"Façamos o homem a nossa imagem e semelhança", disseram que foi isso o que Deus disse. No plural. Por diversas vezes esta frase surgiu em minha mente estes dias. Não leio a bíblia faz muito tempo e nem me interessa mais discutir teologia. "Façamos o homem a nossa imagem e semelhança". "Façamos o homem a nossa imagem e semelhança". "Façamos...semelhança." "...o homem..." "Façamos o homem...". "...o homem semelhança". Mas o que isto quer dizer?!
Qual o sentido de tudo isto? Há sentido? De quê vale perguntar por quê, se nunca teremos resposta? De quê vale refletir e refletir sobre as possíveis causas se as respostas podem ser tantas e nenhuma?
Fui a última pessoa a vê-lo consciente. Por quê? Quem me responderá? Fui a pessoa que assinou os papéis de sua internação, numa escala hierárquica responsavelmente distante. Por quê? Fui eu quem testemunhei o desespero de minha avó ao vê-lo entubado e inconsciente. Por quê? Alguém me explicará? Sei que não.
- Ele está gelado! Ele não acorda! Acorda meu filho! Abre os olhos, filho! Ele não acorda...Ele não volta mais, né?

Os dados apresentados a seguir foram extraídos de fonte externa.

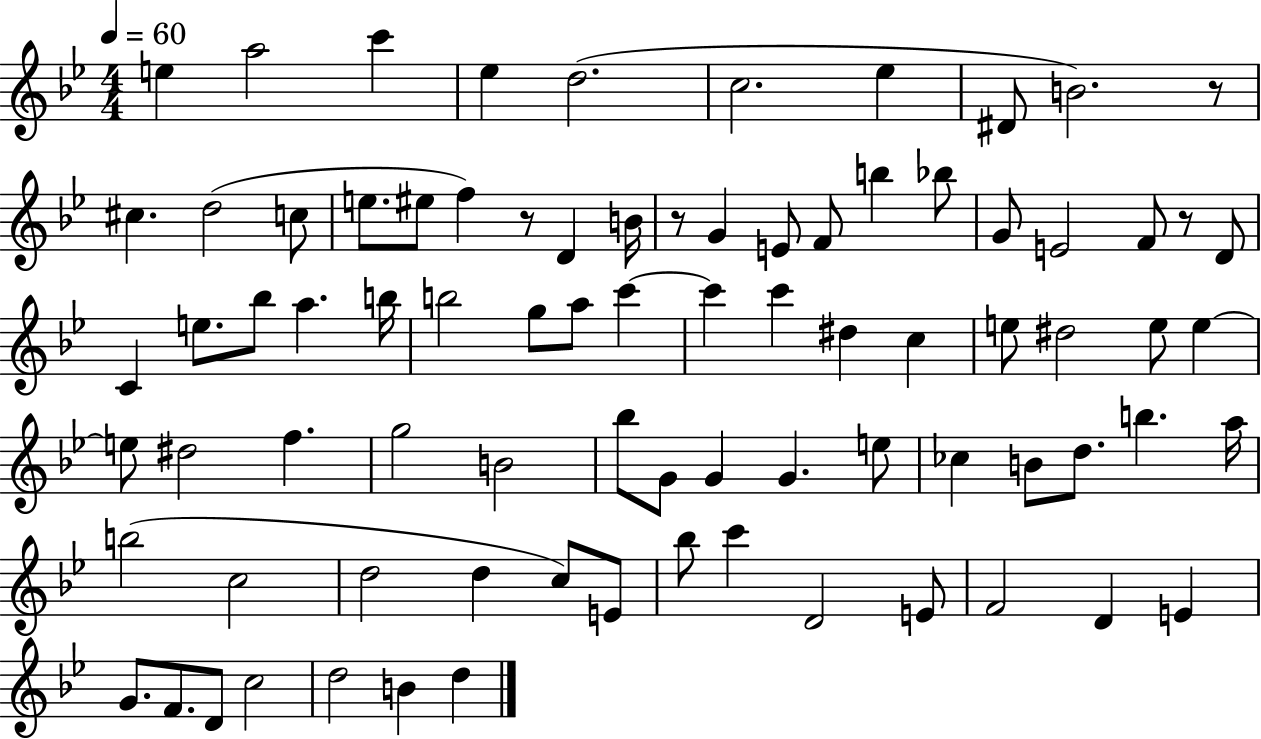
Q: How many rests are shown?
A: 4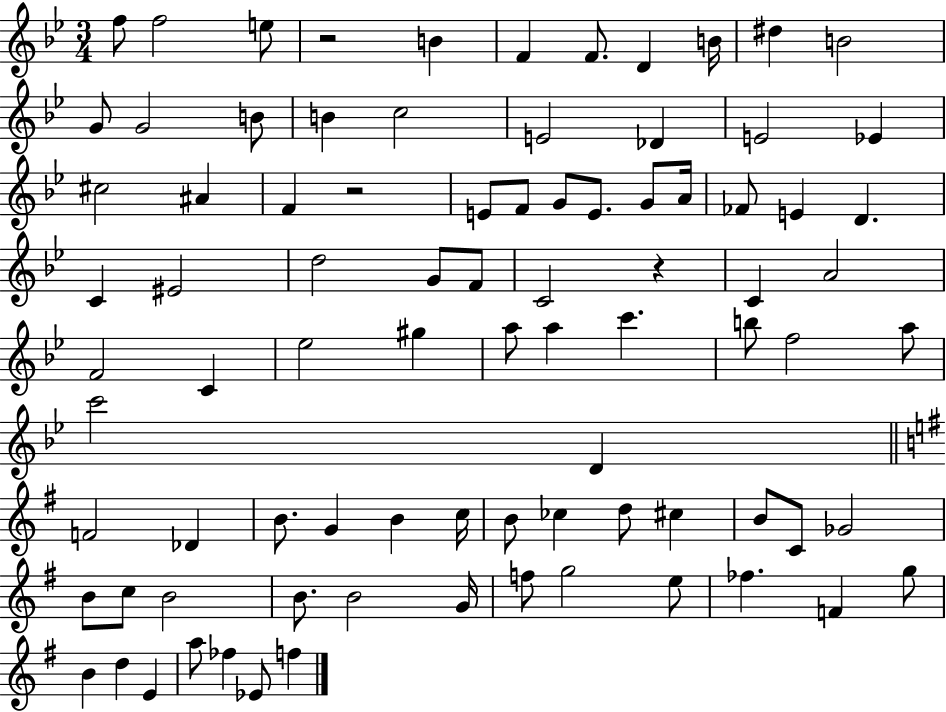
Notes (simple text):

F5/e F5/h E5/e R/h B4/q F4/q F4/e. D4/q B4/s D#5/q B4/h G4/e G4/h B4/e B4/q C5/h E4/h Db4/q E4/h Eb4/q C#5/h A#4/q F4/q R/h E4/e F4/e G4/e E4/e. G4/e A4/s FES4/e E4/q D4/q. C4/q EIS4/h D5/h G4/e F4/e C4/h R/q C4/q A4/h F4/h C4/q Eb5/h G#5/q A5/e A5/q C6/q. B5/e F5/h A5/e C6/h D4/q F4/h Db4/q B4/e. G4/q B4/q C5/s B4/e CES5/q D5/e C#5/q B4/e C4/e Gb4/h B4/e C5/e B4/h B4/e. B4/h G4/s F5/e G5/h E5/e FES5/q. F4/q G5/e B4/q D5/q E4/q A5/e FES5/q Eb4/e F5/q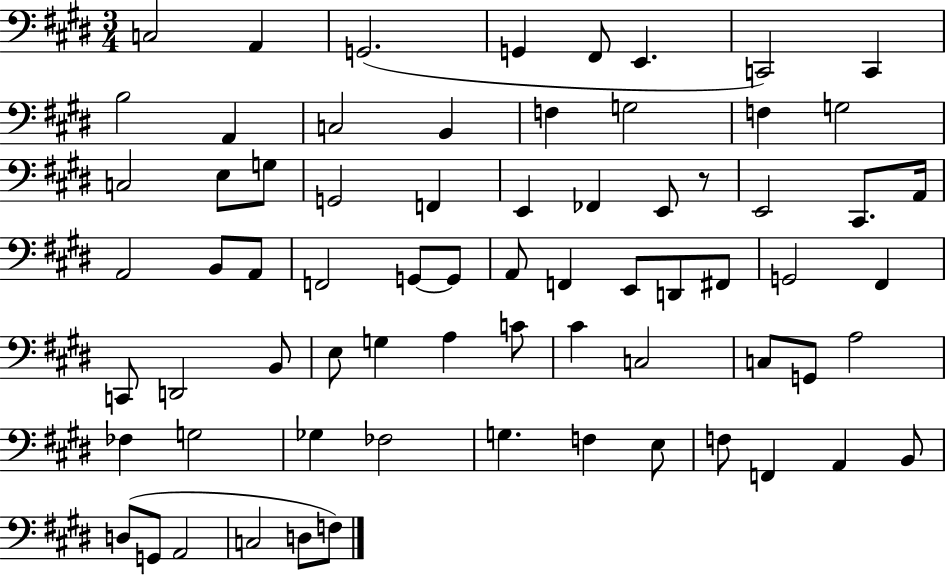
{
  \clef bass
  \numericTimeSignature
  \time 3/4
  \key e \major
  c2 a,4 | g,2.( | g,4 fis,8 e,4. | c,2) c,4 | \break b2 a,4 | c2 b,4 | f4 g2 | f4 g2 | \break c2 e8 g8 | g,2 f,4 | e,4 fes,4 e,8 r8 | e,2 cis,8. a,16 | \break a,2 b,8 a,8 | f,2 g,8~~ g,8 | a,8 f,4 e,8 d,8 fis,8 | g,2 fis,4 | \break c,8 d,2 b,8 | e8 g4 a4 c'8 | cis'4 c2 | c8 g,8 a2 | \break fes4 g2 | ges4 fes2 | g4. f4 e8 | f8 f,4 a,4 b,8 | \break d8( g,8 a,2 | c2 d8 f8) | \bar "|."
}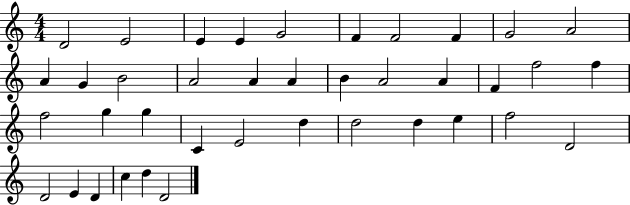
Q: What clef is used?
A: treble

- Não, vó. Ele não volta mais.
Por que fora eu a dizer-lhe? Onde estão os outros? Onde estão todos que não aparecem para permitir-me enfraquecer? Os outros já se foram...um a um, sem explicações se foram...Se ao menos eu conseguisse crer...Se ao menos eu tivesse a esperança de um reencontro...Se ao menos eu tivesse as visões, sensações, pressentimentos que tantos outros têm...Nada me é explicado. E quando penso haver encontrado um suporte, um colo, um apoio, um alguém onde eu possa ser frágil, me decepciono novamente, como se fosse a primeira vez. "Você está bem?" É uma pergunta retórica, porque se tento explicar e dizer que não! Que estou cansada, chateada, triste...ouço de volta "...tá, tá, depois a gente conversa".
"Façamos o homem...a nossa imagem e semelhança". Para quê Deus faria isto? Se não temos parâmetro, como vamos saber a quem nos assemelhamos? Todos os saberes teóricos e teológicos nunca deram conta. Os psicológicos me mantêm um pouco em pé, os filosóficos anestesiam minha consciência e por um breve período deixo de sentir dor. Mas hoje eu clamo pelo afetivo, pelo abraço apertado, pelo calor do corpo, pelo cheiro...mas ele não vêm.
Estou tão cansada de perguntar. Nem sei mais se as respostas adiantariam. Talvez elas se transformariam em sementes de novas perguntas, pois minha sede de saber é imensa. O tudo do nada que sei é que ainda tenho a vida.